March 24, 2010
CBOT Soy Review on Tuesday: Lower; retreats from earlier gains
Soy futures at the Chicago Board of Trade settled lower Tuesday, retreating from earlier gains on end-of-the-day position squaring.
Nearby CBOT May soy, which is also the most-active contract, settled 1/2 cent, or 0.05%, lower at US$9.68 per bushel.
The evening of positions heading toward next week's planting and stocks report promoted a choppy atmosphere, with sellers emerging down the stretch after early buying was exhausted, said Tim Hannagan, analyst with P.F.G. Best in Chicago.

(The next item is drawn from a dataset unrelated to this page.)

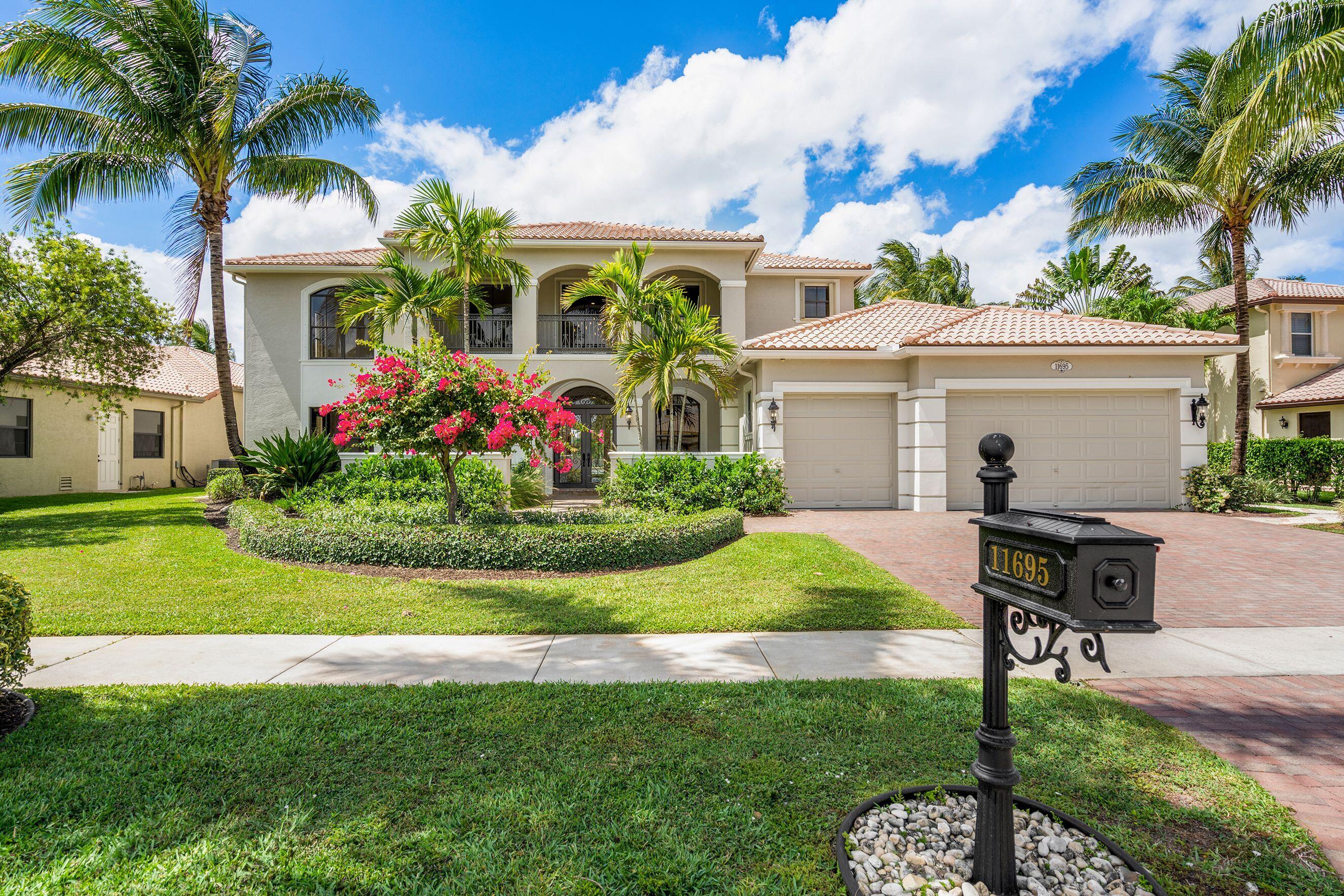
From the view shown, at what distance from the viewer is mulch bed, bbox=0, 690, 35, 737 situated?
3561 millimetres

Two-sided trade was featured, with early strength seen from market shorts balancing positions, as they reduce risk exposure ahead of a key report that will shape near-term fundamental direction, Hannagan said.
Fundamental news was thin and outside markets hardly provided any support. Wet weather in parts of Brazil, slow movement of cash supplies in Brazil and Argentina and a fresh new crop export sale of 120,000 tonnes to unknown destinations supplied some bullish enthusiasm for nearby contracts, traders said.
However, a lack of old crop export demand, a record South American harvest and a firmer U.S. dollar provided pressure to cap upside movement.
Despite the lower finish, bullish technical traders were encouraged that the most active May futures managed to hold above major moving average support. Bull spreading was featured once again, as outlooks for increased 2010 U.S. soy acres compared to tight old crop stocks weighed on deferred month contracts.
Speculative funds were estimated sellers of 2,000 lots in soy, and 1,000 lots in soyoil. Fund buying was estimated at 1,000 lots in soymeal. Fund activity is a measure of investment money flow in the market.
Soy Products
Soy product futures ended mixed, with nearby soymeal rising on adjustments in the meal/oil spread relationship. Firm cash meal prices and supportive technicals helped meal climb to new one-month highs before profit-taking surfaced, analysts said. Soyoil ended lower, backpedaling off initial highs on mixed signals from outside markets and meal/oil spreading, traders said.
May soymeal ended US$0.50, or 0.18%, higher at US$271.90 per short tonne, while May soyoil settled 18 points, or 0.45%, lower at 39.54.
May oil share was 42.19% while the May soy crush ended at 65 cents.